DIRECTIONS: Repeat every entry exactly. Do not include the pictures.

Dataset records:

┌──

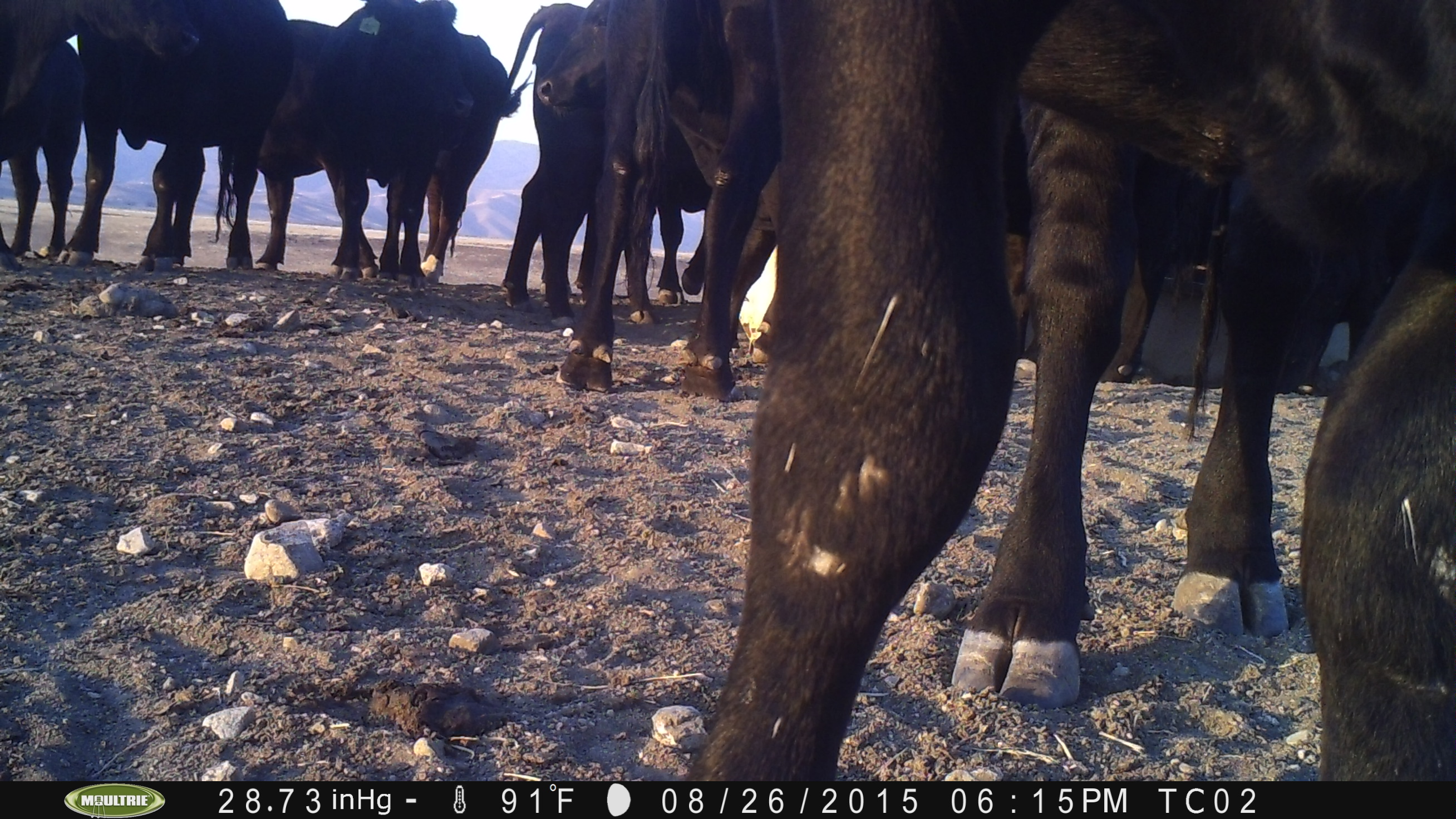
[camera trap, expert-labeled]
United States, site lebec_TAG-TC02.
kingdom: Animalia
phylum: Chordata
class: Mammalia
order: Artiodactyla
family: Bovidae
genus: Bos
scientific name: Bos taurus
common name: domestic cow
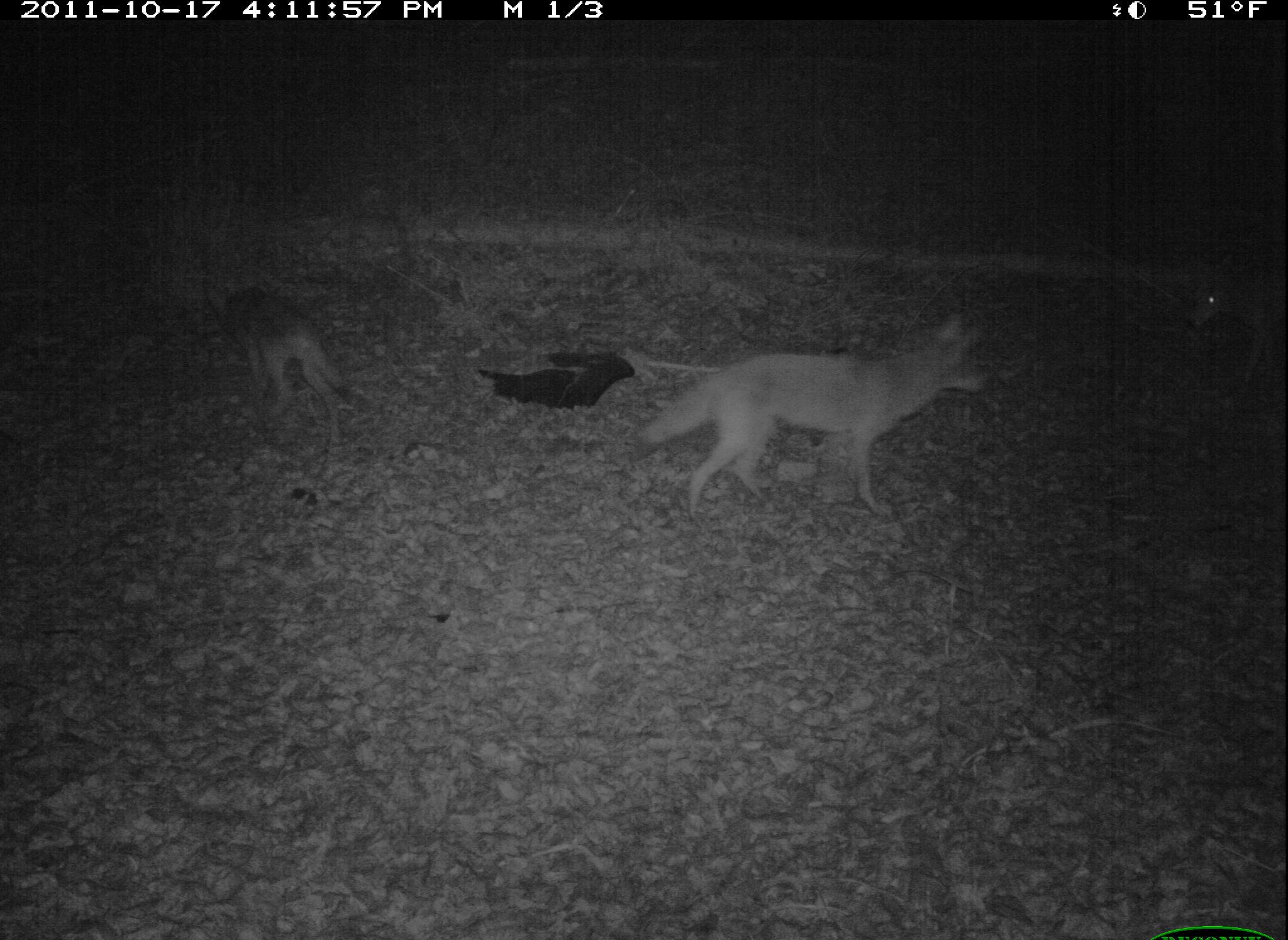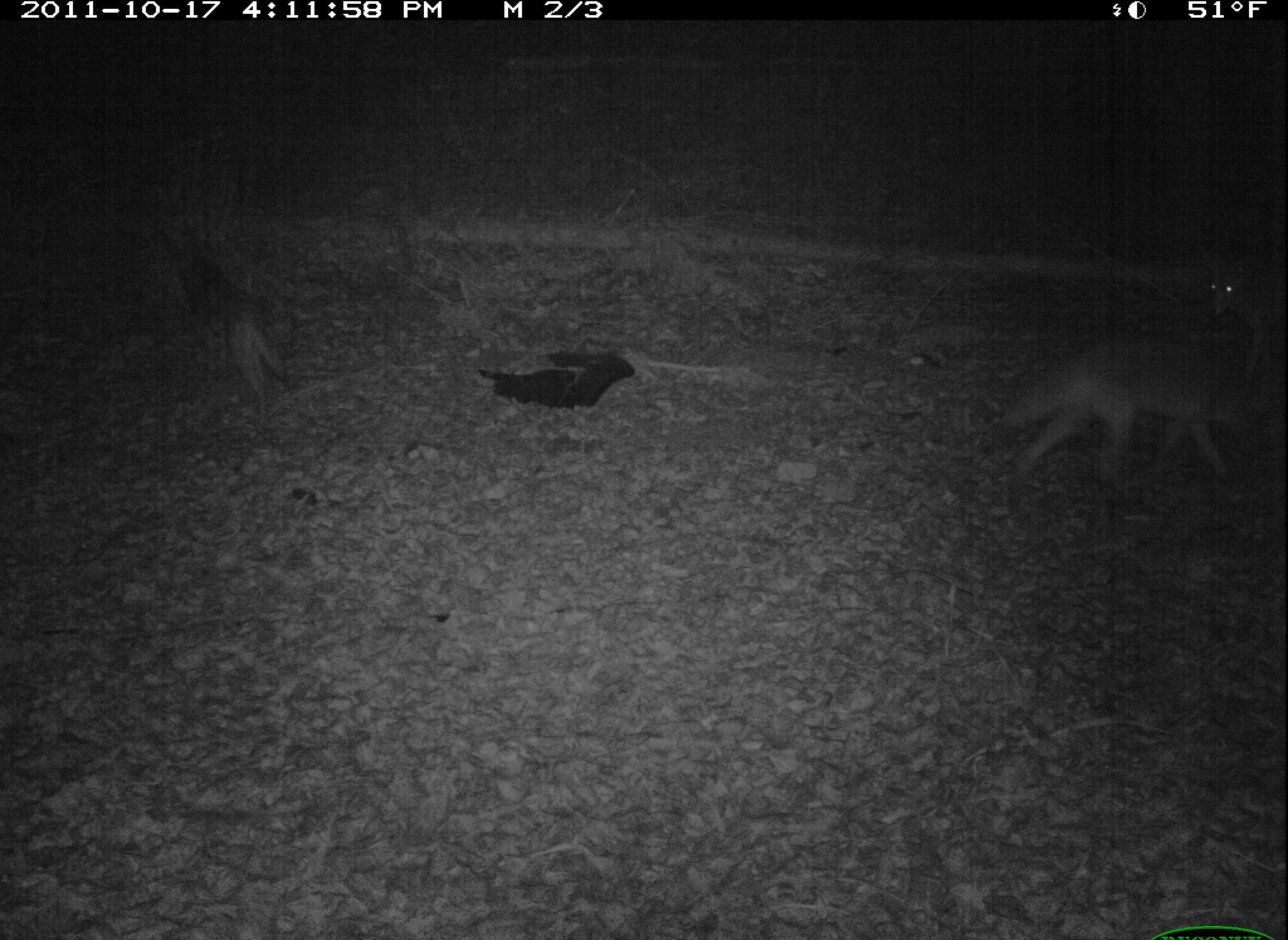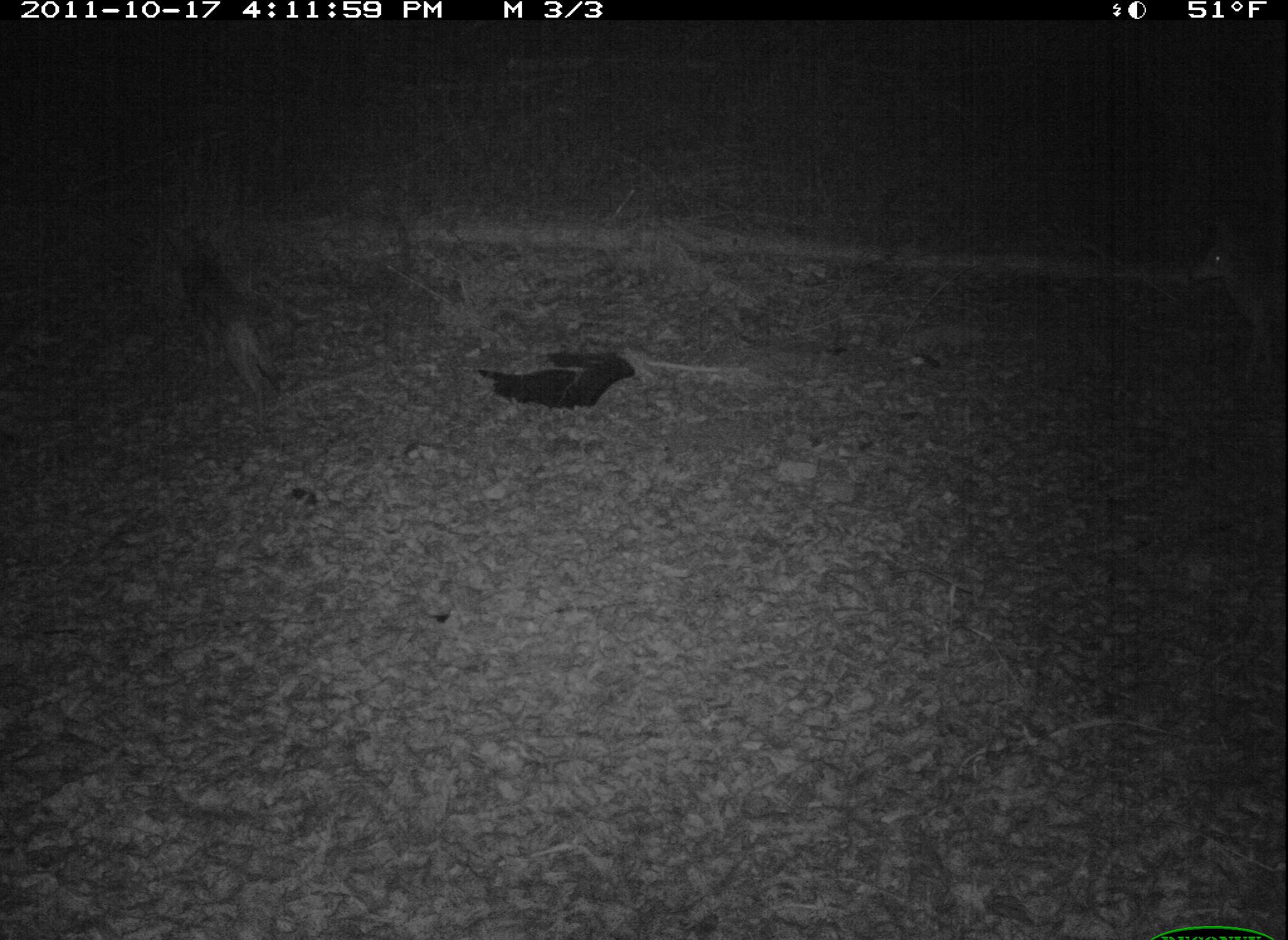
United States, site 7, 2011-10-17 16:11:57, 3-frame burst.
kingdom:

└──

ANSWER BELOW:
[camera trap, expert-labeled]
United States, site lebec_TAG-TC02.
kingdom: Animalia
phylum: Chordata
class: Mammalia
order: Artiodactyla
family: Bovidae
genus: Bos
scientific name: Bos taurus
common name: domestic cow
United States, site 7, 2011-10-17 16:11:57, 3-frame burst.
kingdom:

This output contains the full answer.